We evaluated tumor response and survival in patients who received anti-EGFR antibody by mutation analysis of KRAS, NRAS, BRAF, and PIK3CA in KRAS-WT patients with mCRC. Tumor DNA samples are obtained from patients treated in our hospital with anti-EGFR antibody between August 2008 and August 2011.

Results

A total of 117 patients were enrolled in this analysis, including 100 KRAS-WT patients. Seventy-one patients (60.7%) were all WT for KRAS, NRAS, BRAF, and PIK3CA, and 46 patients (39.3%) had at least one mutation or had insufficient DNA samples to analyze. Mutations of KRAS codon 61 (2 patients), KRAS codon 146 (5), BRAF V600E (2), PIK3CA exon9 (8), NRAS codon 12/13 (2), and NRAS codon 61 (5) were detected. No patients had a mutation of PIK3CA exon 20. Patients with at least one mutation had no response.
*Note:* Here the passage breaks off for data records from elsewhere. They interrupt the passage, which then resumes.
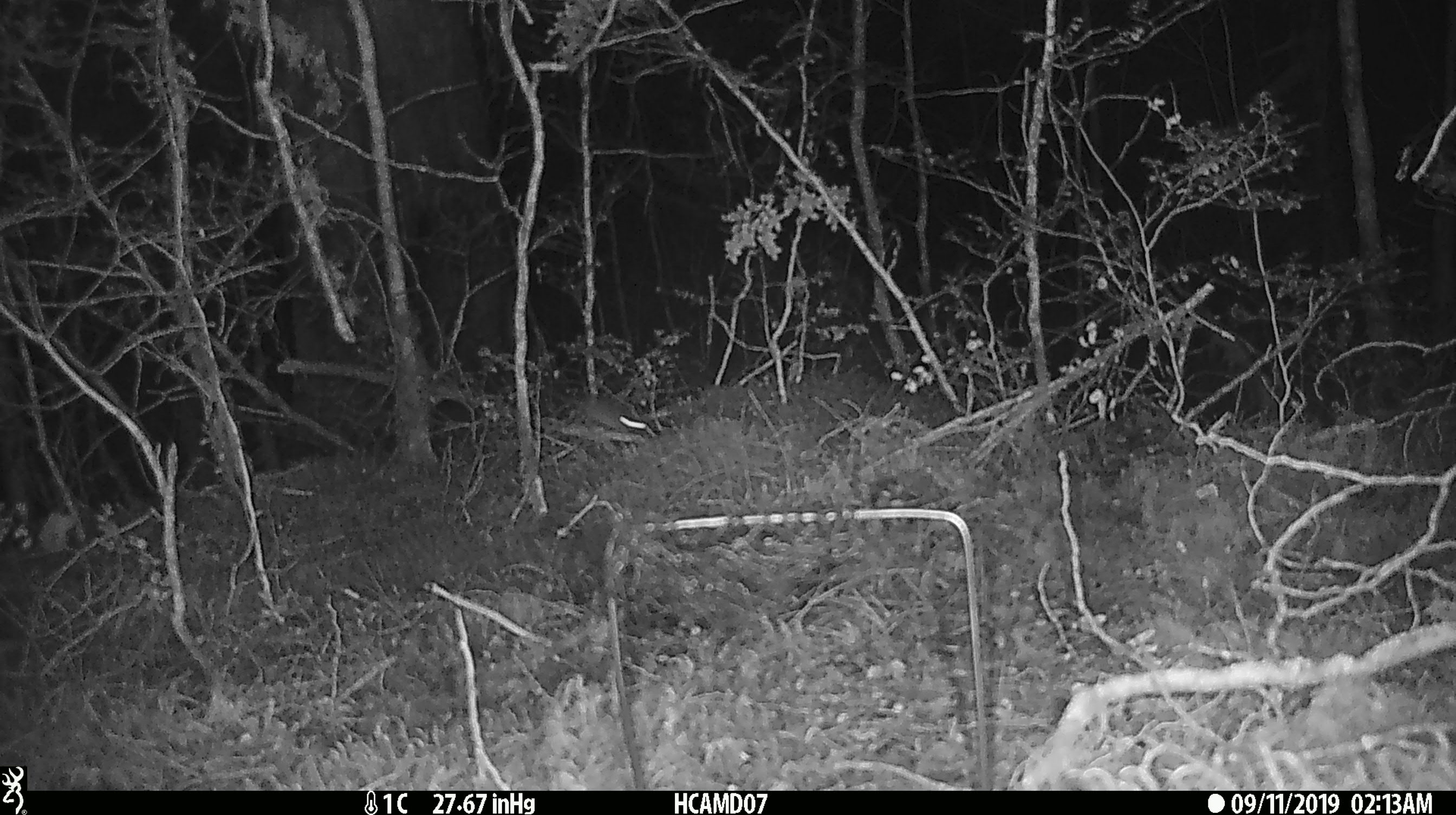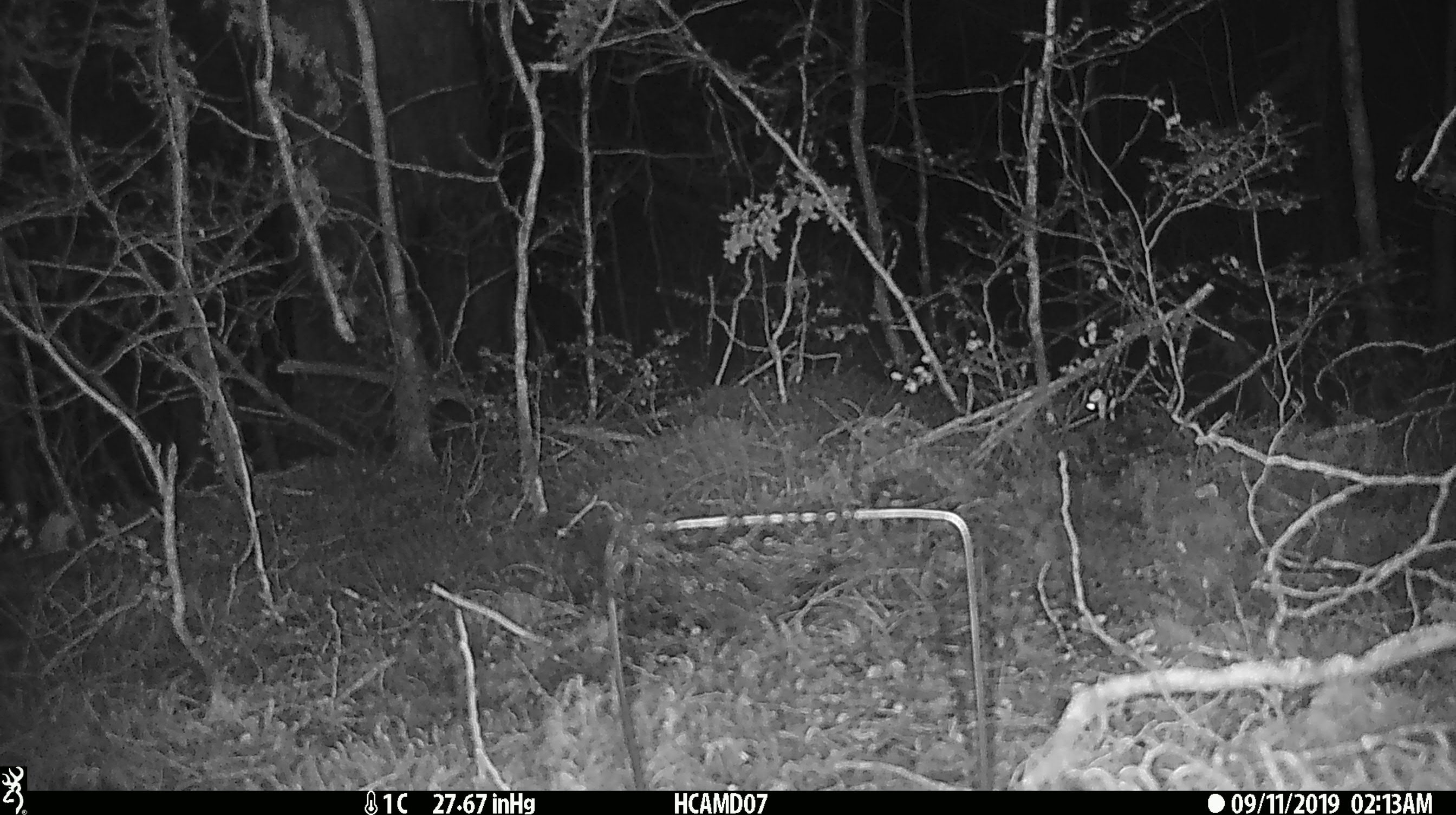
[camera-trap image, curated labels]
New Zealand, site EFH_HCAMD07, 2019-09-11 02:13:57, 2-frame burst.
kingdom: Animalia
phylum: Chordata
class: Mammalia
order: Rodentia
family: Muridae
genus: Mus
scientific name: Mus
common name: mouse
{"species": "mouse (Mus)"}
Mutations of KRAS codon 146, NRAS codon 61, and BRAF V600E were associated with a shorter progression-free survival (PFS) compared with all WT patients (P = 0.049, P = 0.004, P = 0.036, respectively). Twelve patients (12% of KRAS-WT patients) with a mutation of KRAS codon 146, BRAF V600E, NRAS codon 61 had poor prognosis compared with the other KRAS-WT patients (PFS, 6.4 versus 2.0 months, P < 0.001; overall survival (OS), 13.7 versus 7.9 months, P = 0.012). In all WT patients, moderate to strong EGFR IHC was associated with a better response rate than negative and weak IHC (P = 0.046).

Conclusion

Mutations of KRAS codon 146, NRAS codon 61, and BRAF V600E could be a strong prognostic factor of anti-EGFR antibody in patients with mCRC. Combination of IHC and DISH of EGFR could identify patients with a tumor response to anti-EGFR antibody in patients that are all wild type for KRAS, NRAS, BRAF, and PIK3CA.